Permission granted to demolish national monument
Primacy for taking decisions pursuant to the Dutch Spatial Planning and Development Permits (General Provisions) Act [Wet algemene bepalingen omgevingsrecht] – more commonly known as the WABO – rests with the Municipal Executive.
While this is nothing new, many people do not realise that the fact that a building has national monument status may not stand in the way of it being demolished. Municipal Executives may even deviate, if there are sound reasons for doing so, from a negative formal opinion issued by the Minister – in this case the Netherlands Cultural Heritage Agency – with regard to the proposed demolition of a national monument. This fact was recently revealed in a decision rendered on 13 October 2016 by the Preliminary Relief Judge of the Administrative Law Division of the Dutch Council of State, the central issue of which was the partial demolition of the former studio building of the Dutch KRO network.

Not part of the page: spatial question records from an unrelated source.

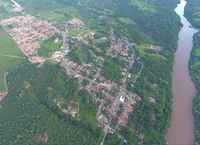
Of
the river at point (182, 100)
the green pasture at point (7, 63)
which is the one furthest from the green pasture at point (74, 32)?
the river at point (182, 100)

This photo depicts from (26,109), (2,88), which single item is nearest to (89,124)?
(26,109)

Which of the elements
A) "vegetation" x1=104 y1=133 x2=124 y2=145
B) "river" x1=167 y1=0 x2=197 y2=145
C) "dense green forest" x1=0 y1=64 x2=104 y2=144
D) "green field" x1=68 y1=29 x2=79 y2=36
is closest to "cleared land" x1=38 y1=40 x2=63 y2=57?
"dense green forest" x1=0 y1=64 x2=104 y2=144

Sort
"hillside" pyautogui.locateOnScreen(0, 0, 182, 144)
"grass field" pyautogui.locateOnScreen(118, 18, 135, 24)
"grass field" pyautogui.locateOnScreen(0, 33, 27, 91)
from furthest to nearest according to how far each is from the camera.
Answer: "grass field" pyautogui.locateOnScreen(118, 18, 135, 24) < "grass field" pyautogui.locateOnScreen(0, 33, 27, 91) < "hillside" pyautogui.locateOnScreen(0, 0, 182, 144)

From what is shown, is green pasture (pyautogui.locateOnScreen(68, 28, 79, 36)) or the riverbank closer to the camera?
the riverbank

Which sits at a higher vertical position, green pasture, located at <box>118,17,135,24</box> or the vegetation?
green pasture, located at <box>118,17,135,24</box>

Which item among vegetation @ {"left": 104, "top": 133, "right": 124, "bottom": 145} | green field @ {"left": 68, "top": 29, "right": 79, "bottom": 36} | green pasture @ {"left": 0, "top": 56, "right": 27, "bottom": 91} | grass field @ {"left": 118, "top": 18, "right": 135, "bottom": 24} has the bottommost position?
green pasture @ {"left": 0, "top": 56, "right": 27, "bottom": 91}

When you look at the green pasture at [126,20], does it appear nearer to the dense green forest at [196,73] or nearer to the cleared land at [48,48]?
the dense green forest at [196,73]

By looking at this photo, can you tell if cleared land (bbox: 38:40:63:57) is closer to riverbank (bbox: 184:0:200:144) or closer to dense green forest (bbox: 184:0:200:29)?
riverbank (bbox: 184:0:200:144)
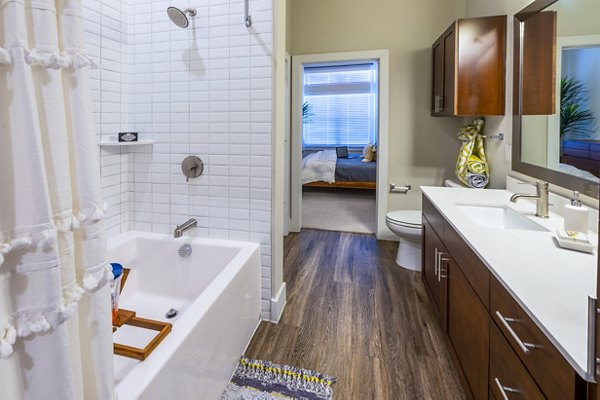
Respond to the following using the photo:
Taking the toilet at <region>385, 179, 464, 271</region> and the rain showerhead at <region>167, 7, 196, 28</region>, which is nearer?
the rain showerhead at <region>167, 7, 196, 28</region>

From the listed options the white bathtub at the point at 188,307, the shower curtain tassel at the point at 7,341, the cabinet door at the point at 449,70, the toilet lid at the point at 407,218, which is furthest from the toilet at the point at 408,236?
the shower curtain tassel at the point at 7,341

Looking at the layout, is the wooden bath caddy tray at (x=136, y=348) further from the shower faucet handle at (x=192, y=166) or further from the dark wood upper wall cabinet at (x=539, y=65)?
the dark wood upper wall cabinet at (x=539, y=65)

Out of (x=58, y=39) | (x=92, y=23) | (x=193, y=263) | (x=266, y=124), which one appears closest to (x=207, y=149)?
(x=266, y=124)

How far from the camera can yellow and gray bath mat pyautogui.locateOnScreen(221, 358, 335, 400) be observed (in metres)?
1.52

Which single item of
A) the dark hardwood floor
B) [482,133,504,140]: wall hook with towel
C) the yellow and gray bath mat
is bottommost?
the yellow and gray bath mat

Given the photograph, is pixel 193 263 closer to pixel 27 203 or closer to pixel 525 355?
pixel 27 203

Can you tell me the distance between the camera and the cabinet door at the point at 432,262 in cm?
192

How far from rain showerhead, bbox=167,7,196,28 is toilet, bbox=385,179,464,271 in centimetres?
216

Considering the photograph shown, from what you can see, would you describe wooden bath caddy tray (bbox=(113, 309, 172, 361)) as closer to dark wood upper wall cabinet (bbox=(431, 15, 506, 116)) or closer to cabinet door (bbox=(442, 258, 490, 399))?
cabinet door (bbox=(442, 258, 490, 399))

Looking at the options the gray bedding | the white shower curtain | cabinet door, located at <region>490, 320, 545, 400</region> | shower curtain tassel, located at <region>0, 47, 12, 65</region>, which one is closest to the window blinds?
the gray bedding

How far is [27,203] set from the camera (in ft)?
1.92

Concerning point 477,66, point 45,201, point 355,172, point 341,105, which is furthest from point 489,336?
point 341,105

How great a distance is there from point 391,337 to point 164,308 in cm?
132

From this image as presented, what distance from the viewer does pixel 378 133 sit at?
11.6 feet
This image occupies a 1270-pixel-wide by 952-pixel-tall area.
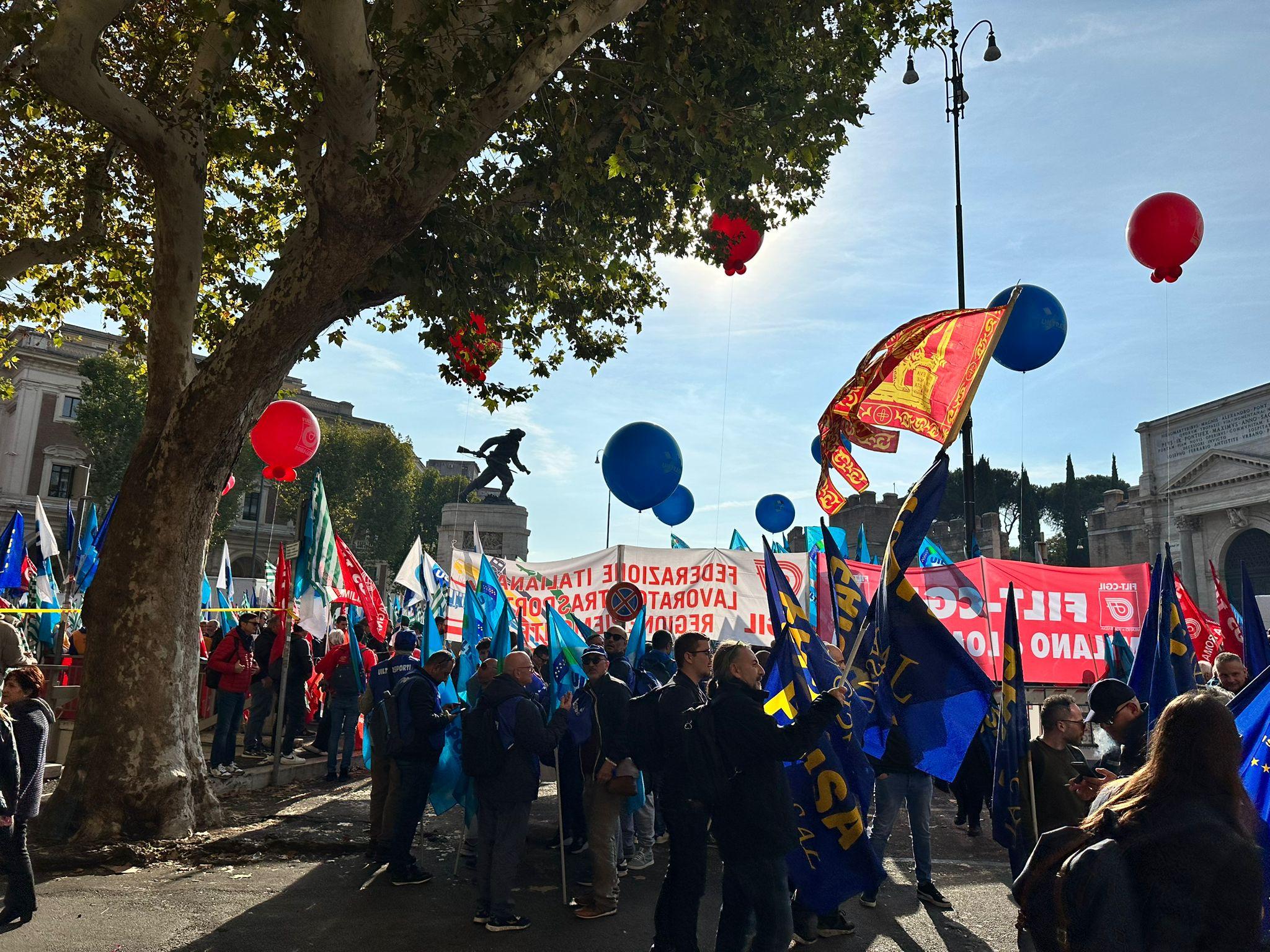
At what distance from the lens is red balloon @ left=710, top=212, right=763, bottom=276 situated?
10.3m

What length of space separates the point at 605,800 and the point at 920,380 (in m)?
3.88

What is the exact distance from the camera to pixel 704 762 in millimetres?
4855

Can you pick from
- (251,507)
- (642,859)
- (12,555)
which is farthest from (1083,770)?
(251,507)

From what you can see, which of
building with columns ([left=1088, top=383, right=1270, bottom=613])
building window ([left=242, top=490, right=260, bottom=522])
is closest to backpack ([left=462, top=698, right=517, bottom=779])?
building with columns ([left=1088, top=383, right=1270, bottom=613])

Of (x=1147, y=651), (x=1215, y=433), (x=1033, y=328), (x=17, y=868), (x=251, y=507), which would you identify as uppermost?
(x=1215, y=433)

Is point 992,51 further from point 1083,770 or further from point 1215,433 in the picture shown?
point 1215,433

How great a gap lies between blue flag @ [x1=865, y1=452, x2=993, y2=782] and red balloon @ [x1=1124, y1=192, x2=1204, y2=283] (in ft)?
20.7

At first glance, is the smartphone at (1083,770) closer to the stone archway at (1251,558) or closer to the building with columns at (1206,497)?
the building with columns at (1206,497)

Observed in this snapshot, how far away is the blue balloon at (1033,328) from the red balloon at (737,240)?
294 cm

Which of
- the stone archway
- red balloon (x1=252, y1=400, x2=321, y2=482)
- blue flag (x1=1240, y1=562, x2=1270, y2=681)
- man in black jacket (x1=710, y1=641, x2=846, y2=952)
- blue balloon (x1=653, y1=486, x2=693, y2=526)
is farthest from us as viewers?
the stone archway

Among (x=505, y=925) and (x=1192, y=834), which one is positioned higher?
(x=1192, y=834)

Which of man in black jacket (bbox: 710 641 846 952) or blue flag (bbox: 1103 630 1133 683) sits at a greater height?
blue flag (bbox: 1103 630 1133 683)

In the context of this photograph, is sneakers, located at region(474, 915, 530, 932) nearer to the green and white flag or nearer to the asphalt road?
the asphalt road

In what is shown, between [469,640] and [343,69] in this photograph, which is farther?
[469,640]
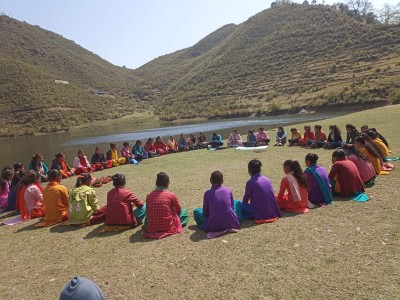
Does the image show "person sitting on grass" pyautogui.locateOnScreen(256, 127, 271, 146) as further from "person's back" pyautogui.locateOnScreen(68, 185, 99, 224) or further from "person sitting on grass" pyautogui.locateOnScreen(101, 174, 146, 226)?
"person sitting on grass" pyautogui.locateOnScreen(101, 174, 146, 226)

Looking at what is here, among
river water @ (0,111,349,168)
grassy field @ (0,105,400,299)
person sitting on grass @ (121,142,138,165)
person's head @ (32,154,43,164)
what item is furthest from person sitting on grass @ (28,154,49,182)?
river water @ (0,111,349,168)

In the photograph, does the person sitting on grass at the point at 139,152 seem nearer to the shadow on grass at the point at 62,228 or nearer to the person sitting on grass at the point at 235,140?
the person sitting on grass at the point at 235,140

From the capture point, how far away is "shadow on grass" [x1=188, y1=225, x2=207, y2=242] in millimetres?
7236

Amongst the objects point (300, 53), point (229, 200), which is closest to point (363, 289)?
point (229, 200)

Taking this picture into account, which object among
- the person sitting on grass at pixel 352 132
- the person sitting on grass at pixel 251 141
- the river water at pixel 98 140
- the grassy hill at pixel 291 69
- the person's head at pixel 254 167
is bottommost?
the river water at pixel 98 140

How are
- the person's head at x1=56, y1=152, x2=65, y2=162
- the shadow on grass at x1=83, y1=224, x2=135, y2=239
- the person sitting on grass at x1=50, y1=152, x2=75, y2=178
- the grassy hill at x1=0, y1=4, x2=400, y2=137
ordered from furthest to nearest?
the grassy hill at x1=0, y1=4, x2=400, y2=137, the person sitting on grass at x1=50, y1=152, x2=75, y2=178, the person's head at x1=56, y1=152, x2=65, y2=162, the shadow on grass at x1=83, y1=224, x2=135, y2=239

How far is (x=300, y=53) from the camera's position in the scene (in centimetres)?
12212

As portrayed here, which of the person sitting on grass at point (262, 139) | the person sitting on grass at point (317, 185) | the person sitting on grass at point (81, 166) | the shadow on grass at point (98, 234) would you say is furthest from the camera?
the person sitting on grass at point (262, 139)

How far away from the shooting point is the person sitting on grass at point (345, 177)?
864 cm

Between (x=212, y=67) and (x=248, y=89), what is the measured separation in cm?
4320

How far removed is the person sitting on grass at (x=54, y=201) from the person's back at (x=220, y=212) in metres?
4.20

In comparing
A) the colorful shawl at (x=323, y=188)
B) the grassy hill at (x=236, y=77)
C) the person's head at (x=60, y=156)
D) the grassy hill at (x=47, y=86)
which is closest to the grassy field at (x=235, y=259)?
the colorful shawl at (x=323, y=188)

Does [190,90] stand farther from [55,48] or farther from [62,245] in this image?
[62,245]

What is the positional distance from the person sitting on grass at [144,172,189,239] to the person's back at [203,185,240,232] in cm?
77
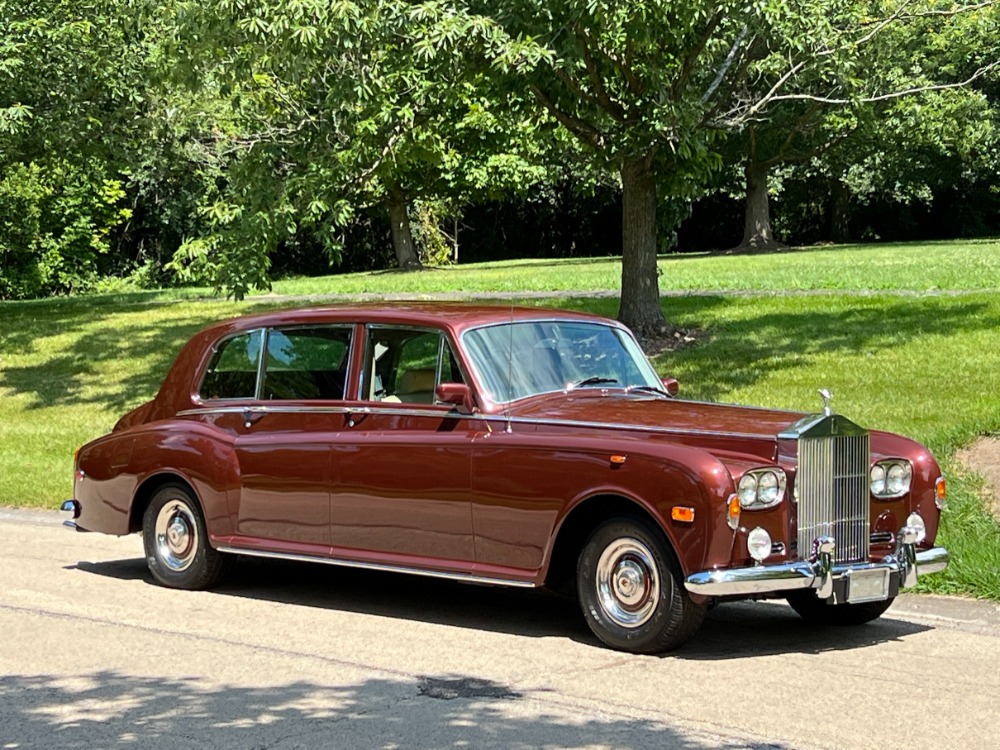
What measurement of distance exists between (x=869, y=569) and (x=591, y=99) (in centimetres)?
1129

Despite the Agency’s negative formal opinion, the Preliminary Relief Judge’s decision on appeal held that the District Court properly found that the Municipal Executive’s weighing of the interests at stake was not careless or unreasonable. Although the Municipal Executive acknowledged that the building’s value as a monument would be lost, this was considered acceptable because the new blueprints would meet the urban design requirements and preserve the building’s architectural qualities. Given the discretionary powers conferred upon the Municipal Executive in this regard, the Preliminary Relief Judge prudently reviewed the Municipal Executive’s weighing of interests. In this case, the Municipal Executive was held to have acted correctly by taking into account the fact that degeneration, dilapidation, and socially problematic situations would be the likely results of the property’s long vacancy. The opinion emphasised the fact that the weighing of interests thus went beyond assessing whether the property’s value as a national monument outweighed the interest in the proposed demolition. The property’s value as a national monument had to be properly and carefully weighed against the interest in demolishing the property and/or affecting the monument.
In short, this decision again shows that the sometimes persistent belief that the interest in retaining a national monument will always prevail does not always hold true. That does not diminish the Municipal Executive’s duty to properly and carefully weigh all of the relevant interests. In that respect, the Municipal Executive may – if there are sound reasons for doing so – deviate from a negative formal opinion issued by the Agency.